8. 5,000 chairs set out in rows of 9. How many complete rows? (whole number only)

9. 36,000 ml of juice poured into 1,000 ml bottles. How many bottles?

10. A machine fills 8 bottles per second. How many seconds to fill 2,248 bottles?

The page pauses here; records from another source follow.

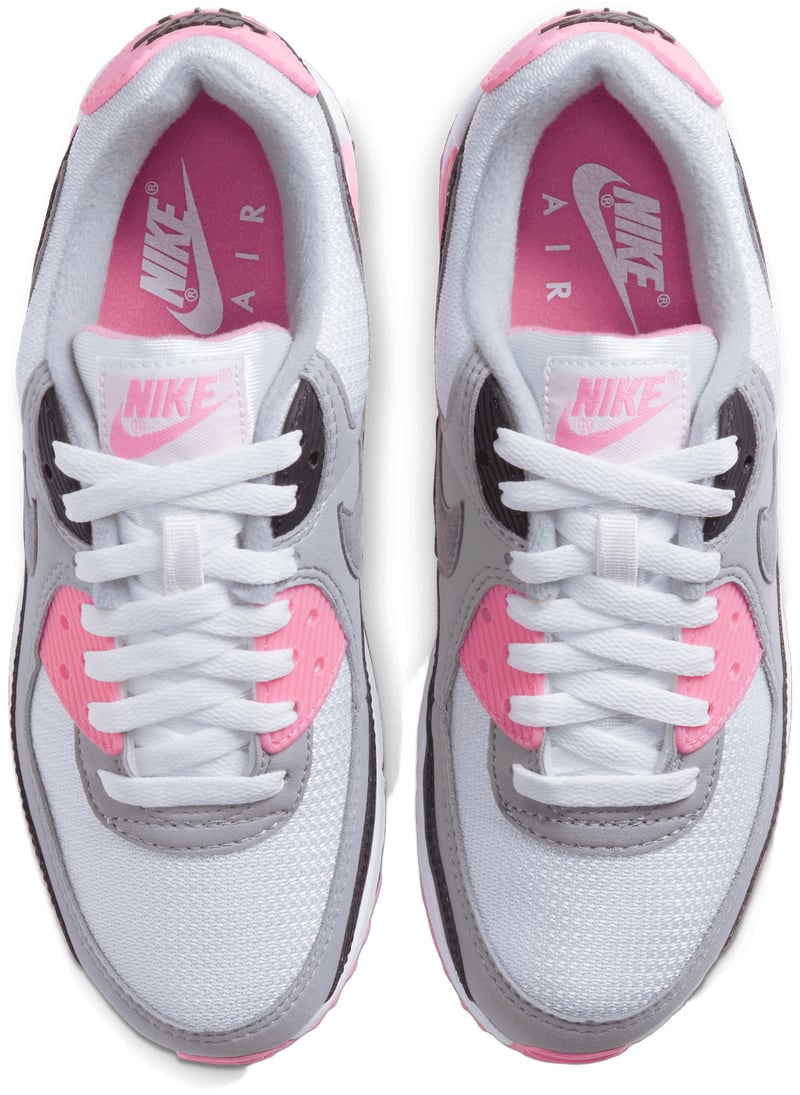 Nike Air Max 90 Recraft 'Rose' (Women's)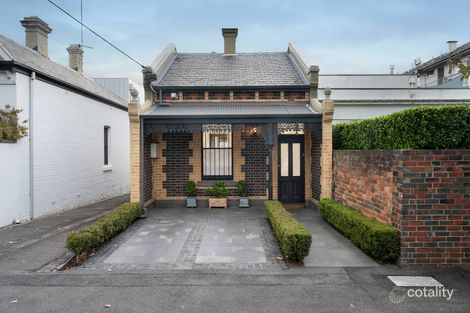 47 Millswyn St, South Yarra, VIC 3141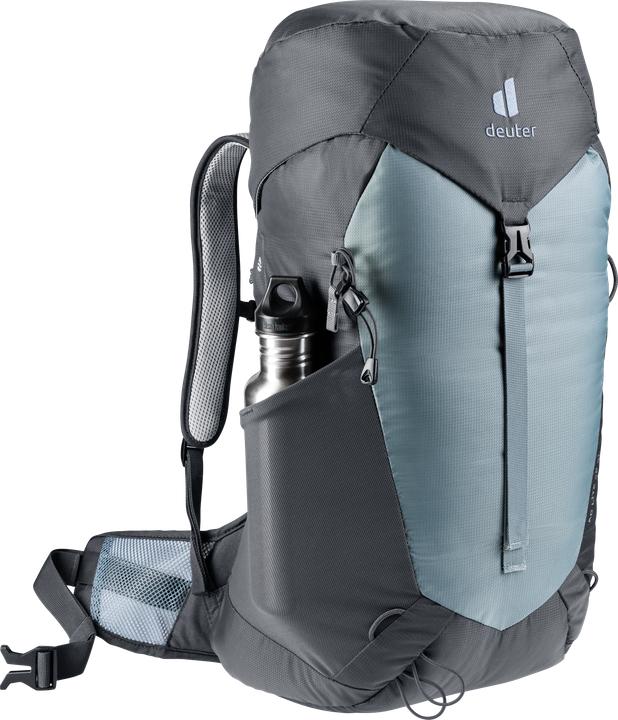 Actual product image Deuter AC Lite 28 (28 l)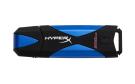 Kingston Digital HyperX Predator DataTraveler 512GB USB 3.0 Flash Drive 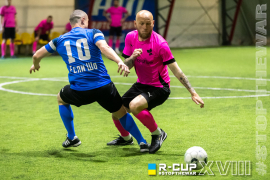 <a href="https://st.getinfootball.com/albums/1095010/683f40e1b43b9_1920.jpg" target="_blank">Завантажити оригінал</a>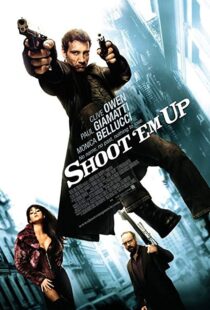 دانلود فیلم Shoot ‘Em Up 200713457-2072772759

🏋️ Practice — 20 Questions

1. 63 ÷ 9 = ?

2. 96 ÷ 8 = ?

3. 5,700 ÷ 100 = ?

4. 648 ÷ 6 = ?

5. 2,835 ÷ 5 = ?

6. Is 4,725 divisible by 9? (1 = yes, 0 = no)

7. 3,528 ÷ 7 = ?

8. 900 ÷ 6 = ?

9. 47 ÷ 5 — what is the remainder?

10. 4,800 ÷ 1,000 = ?

11. 132 chairs in rows of 4. How many rows?

12. 7,623 ÷ 9 = ?

13. Is 351 divisible by 3? (1 = yes, 0 = no)

14. 2,248 ÷ 8 = ?

15. 54 ÷ 6 = ?

16. 250 students in groups of 6. How many complete groups? (whole number)

17. 6,300 ÷ 100 = ?

18. 2,958 ÷ 6 = ?

19. 88 ÷ 8 = ?

20. 56 people need taxis (4 per taxi). How many taxis needed?

🏆 Challenge — 8 Questions

1. 5,832 ÷ 8 = ?

2. A number divided by 7 gives 84 remainder 5. What is the original number?

3. 256 students going on a trip. Buses hold 48 passengers. How many buses are needed?

4. What is the smallest number greater than 1,000 that is divisible by both 3 and 5?

5. A farmer packs 6,847 apples into bags of 8. How many complete bags does he fill?

6. Divide 7,200 by 9, then divide the result by 4. What is the final answer?

7. A number is divisible by 2, 3, 5, and 9. It is between 100 and 200. What is it?